Data class to represent a hedge fund portfolio.
Attributes:
net_asset_value (pd.Series): Net asset value of the portfolio.
asset_weights (pd.DataFrame, optional): Weights of assets in the portfolio.
instruments (InstrumentData, optional): Instrument-related data.
input_weights (Union[np.ndarray, pd.DataFrame, Dict[str, float]], optional): Input weights for the portfolio.
rebalance_flags (pd.Series, optional): Optional rebalancing information.
asset_name_map (Optional[Dict[str, str]], optional): Mapping of long asset tickers to readable names.
"""
net_asset_value: pd.Series
asset_weights: pd.DataFrame = None
instruments: InstrumentData = None
input_weights: Union[np.ndarray, pd.DataFrame, Dict[str, float]] = None
rebalance_flags: pd.Series = None
asset_name_map: Optional[Dict[str, str]] = None
And InstrumentData class:
@dataclass
class InstrumentData:
# Existing attributes
prices: pd.DataFrame
returns: pd.Series
volume: pd.Series
volatility: pd.Series
liquidity: pd.Series
active: pd.Series
eligibility: pd.Series
forecasts: Dict[str, Any] = field(default_factory=dict)
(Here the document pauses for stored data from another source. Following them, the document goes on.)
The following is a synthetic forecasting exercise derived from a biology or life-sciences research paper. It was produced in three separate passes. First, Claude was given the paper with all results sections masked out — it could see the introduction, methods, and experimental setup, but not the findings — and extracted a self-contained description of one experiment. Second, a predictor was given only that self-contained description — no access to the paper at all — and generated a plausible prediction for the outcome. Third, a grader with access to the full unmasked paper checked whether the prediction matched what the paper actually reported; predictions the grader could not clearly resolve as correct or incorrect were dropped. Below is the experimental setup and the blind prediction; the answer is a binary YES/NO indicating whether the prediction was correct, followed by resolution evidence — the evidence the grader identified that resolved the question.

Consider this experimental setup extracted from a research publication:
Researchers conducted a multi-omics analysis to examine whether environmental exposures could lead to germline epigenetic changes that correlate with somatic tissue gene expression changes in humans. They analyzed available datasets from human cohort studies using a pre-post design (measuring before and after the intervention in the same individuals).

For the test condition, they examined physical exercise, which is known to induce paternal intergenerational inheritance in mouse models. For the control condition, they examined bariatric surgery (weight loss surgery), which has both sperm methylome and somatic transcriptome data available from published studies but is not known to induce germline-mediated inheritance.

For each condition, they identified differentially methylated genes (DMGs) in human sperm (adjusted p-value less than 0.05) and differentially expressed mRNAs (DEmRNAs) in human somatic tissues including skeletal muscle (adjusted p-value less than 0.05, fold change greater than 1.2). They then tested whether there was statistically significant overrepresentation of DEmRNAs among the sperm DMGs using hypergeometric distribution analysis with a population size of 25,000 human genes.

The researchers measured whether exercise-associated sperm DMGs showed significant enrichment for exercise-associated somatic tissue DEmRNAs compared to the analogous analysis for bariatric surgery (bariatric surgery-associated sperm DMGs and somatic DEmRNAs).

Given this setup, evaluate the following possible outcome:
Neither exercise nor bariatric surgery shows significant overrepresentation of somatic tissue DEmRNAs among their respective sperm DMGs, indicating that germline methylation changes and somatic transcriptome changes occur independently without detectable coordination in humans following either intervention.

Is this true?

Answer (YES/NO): NO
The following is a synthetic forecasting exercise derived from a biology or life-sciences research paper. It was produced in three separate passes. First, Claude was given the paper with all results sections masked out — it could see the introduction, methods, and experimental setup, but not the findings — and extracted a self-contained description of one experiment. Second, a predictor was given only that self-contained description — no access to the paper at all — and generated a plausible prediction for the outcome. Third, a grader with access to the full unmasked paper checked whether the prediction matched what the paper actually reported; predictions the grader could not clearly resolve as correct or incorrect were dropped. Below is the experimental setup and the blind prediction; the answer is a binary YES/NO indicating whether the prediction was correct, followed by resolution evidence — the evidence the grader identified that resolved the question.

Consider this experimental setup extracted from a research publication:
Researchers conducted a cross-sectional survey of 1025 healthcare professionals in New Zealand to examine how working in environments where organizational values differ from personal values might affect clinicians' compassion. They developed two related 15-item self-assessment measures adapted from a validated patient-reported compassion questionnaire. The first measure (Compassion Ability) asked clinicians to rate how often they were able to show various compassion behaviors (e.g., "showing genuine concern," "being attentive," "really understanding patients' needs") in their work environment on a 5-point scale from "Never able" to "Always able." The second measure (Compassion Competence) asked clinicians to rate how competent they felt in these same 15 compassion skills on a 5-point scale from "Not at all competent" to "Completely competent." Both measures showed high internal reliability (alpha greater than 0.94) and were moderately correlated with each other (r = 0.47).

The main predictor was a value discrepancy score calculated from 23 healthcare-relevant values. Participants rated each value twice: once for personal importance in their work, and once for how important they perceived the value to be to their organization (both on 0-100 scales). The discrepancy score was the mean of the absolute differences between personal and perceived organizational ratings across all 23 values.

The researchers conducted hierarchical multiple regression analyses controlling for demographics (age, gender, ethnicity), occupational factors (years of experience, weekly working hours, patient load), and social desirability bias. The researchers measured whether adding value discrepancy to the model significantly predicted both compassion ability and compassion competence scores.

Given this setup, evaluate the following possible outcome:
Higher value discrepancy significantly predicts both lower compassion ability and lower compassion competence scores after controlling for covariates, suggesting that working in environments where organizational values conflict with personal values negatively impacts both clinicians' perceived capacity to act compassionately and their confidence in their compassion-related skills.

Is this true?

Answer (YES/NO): NO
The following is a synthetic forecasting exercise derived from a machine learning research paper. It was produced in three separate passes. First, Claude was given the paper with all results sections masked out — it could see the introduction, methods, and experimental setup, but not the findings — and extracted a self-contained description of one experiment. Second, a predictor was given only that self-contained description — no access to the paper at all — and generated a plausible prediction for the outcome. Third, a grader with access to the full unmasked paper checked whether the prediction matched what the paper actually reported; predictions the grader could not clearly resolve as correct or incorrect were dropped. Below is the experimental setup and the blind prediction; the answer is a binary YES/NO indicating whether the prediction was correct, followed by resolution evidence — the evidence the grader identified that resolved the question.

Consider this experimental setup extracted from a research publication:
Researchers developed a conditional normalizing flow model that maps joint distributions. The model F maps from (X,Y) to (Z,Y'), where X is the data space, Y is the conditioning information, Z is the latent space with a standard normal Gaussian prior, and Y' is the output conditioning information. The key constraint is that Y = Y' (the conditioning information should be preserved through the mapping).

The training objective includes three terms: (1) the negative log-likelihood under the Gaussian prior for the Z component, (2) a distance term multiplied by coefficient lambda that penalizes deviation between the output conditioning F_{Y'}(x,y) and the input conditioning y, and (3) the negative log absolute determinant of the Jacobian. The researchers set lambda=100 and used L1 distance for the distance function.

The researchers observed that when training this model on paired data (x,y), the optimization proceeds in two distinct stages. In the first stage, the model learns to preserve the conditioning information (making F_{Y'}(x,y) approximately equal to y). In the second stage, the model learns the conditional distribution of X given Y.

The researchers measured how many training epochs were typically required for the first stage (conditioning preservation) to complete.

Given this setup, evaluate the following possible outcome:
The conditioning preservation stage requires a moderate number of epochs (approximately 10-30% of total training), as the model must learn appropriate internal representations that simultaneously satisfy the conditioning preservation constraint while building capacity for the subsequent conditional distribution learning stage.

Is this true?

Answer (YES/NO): NO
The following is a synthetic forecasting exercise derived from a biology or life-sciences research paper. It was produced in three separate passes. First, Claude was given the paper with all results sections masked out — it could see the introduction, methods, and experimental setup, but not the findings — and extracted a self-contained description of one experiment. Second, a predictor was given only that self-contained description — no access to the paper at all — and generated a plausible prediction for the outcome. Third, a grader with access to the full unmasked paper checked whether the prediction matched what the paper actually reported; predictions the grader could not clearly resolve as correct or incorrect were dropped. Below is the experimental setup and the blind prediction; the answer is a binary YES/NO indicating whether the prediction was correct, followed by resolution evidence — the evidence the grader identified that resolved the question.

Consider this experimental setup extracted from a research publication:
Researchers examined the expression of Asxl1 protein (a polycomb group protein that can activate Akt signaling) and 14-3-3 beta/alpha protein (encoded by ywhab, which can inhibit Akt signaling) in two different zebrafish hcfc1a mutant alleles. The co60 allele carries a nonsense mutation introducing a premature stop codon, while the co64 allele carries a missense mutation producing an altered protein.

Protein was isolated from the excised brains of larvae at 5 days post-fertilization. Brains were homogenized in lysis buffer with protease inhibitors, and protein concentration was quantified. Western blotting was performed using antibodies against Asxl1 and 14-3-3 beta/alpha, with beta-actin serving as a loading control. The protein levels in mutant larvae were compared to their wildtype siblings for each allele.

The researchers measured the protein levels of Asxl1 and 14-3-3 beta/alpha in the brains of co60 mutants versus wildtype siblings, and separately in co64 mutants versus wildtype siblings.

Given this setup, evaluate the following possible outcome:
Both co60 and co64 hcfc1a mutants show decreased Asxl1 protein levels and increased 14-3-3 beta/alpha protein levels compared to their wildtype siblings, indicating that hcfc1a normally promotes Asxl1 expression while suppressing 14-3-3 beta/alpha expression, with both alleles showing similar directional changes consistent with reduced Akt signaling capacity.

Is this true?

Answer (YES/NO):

def update_forecasts(self, forecast_predictor: ForecastPredictor):
data = pd.DataFrame({
'returns': self.returns,
'volume': self.volume,
'volatility': self.volatility,
'liquidity': self.liquidity,
'active': self.active,
'close': self.prices['close'],
'high': self.prices['high'],
'low': self.prices['low'],
'open': self.prices['open']
})
self.forecasts = forecast_predictor.generate_comprehensive_forecast(data)
def get_latest_forecast(self) -> Dict[str, Any]:
if not self.forecasts:
raise ValueError("Forecasts have not been generated yet.")
return {k: v.iloc[-1] if isinstance(v, pd.Series) else v for k, v in self.forecasts.items()}
Conclusion and Future Work
While our current implementation shows promise, there's always room for improvement. Future enhancements may include:
Implementing a model evaluation and selection process to dynamically choose the best performing models.
Incorporating additional data sources (e.g., fundamental data, market sentiment) into the forecasting process.
Developing a risk management module that uses the risk metrics to adjust position sizes and set stop-losses.
Add Walk-forward optimization - instead of using all historical data, we may implement a walk-forward approach where one trains on a rolling window of historical data and forecast for the next period.
Currently, Our advanced forecasting system provides a solid foundation for quantitative trading strategies, suitable for our current development and experience levels.